We have already learned
that she had come to like people's liking her to "know." Before he
could reply at all, none the less, her mother opened a pair of arms of
extraordinary elegance, and then she felt the loosening of his grasp.
"My own child," Ida murmured in a voice--a voice of sudden confused
tenderness--that it seemed to her she heard for the first time. She
wavered but an instant, thrilled with the first direct appeal, as
distinguished from the mere maternal pull, she had ever had from lips
that, even in the old vociferous years, had always been sharp.

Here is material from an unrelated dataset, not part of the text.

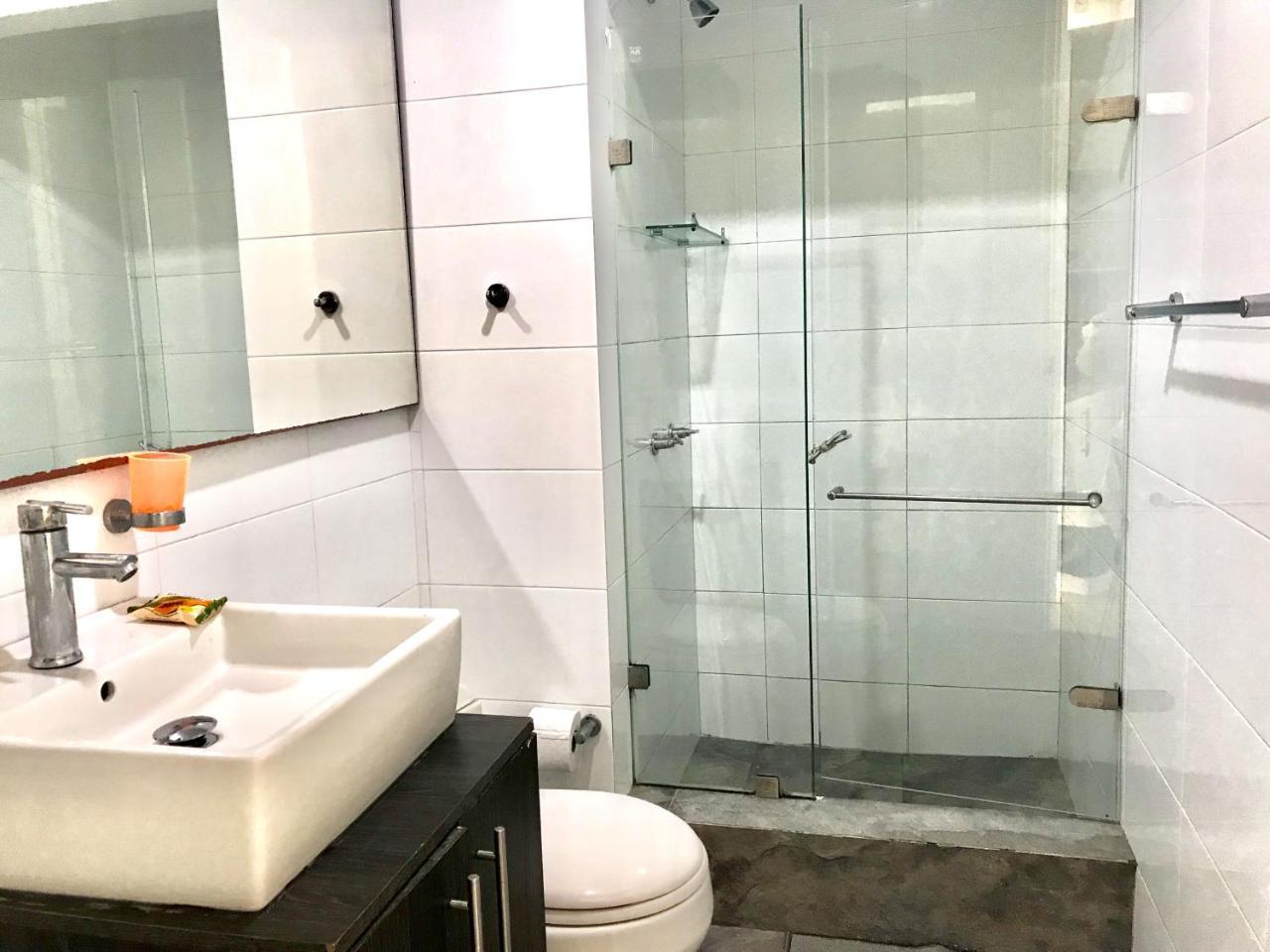 Apartamento Apto En Sai A Metros De La Playa - Dash Vacaciones *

The next
moment she was on her mother's breast, where, amid a wilderness of
trinkets, she felt as if she had suddenly been thrust, with a smash of
glass, into a jeweller's shop-front, but only to be as suddenly ejected
with a push and the brisk injunction: "Now go to the Captain!"
Maisie glanced at the gentleman submissively, but felt the want of more
introduction. "The Captain?"
Sir Claude broke into a laugh. "I told her it was the Count."
Ida stared; she rose so superior that she was colossal. "You're too
utterly loathsome," she then declared. "Be off!" she repeated to her
daughter.
Maisie started, moved backward and, looking at Sir Claude, "Only for a
moment," she signed to him in her bewilderment. But he was too angry
to heed her--too angry with his wife; as she turned away she heard his
anger break out. "You damned old b----"--she couldn't quite hear all.
It was enough, it was too much: she fled before it, rushing even to a
stranger for the shock of such a change of tone.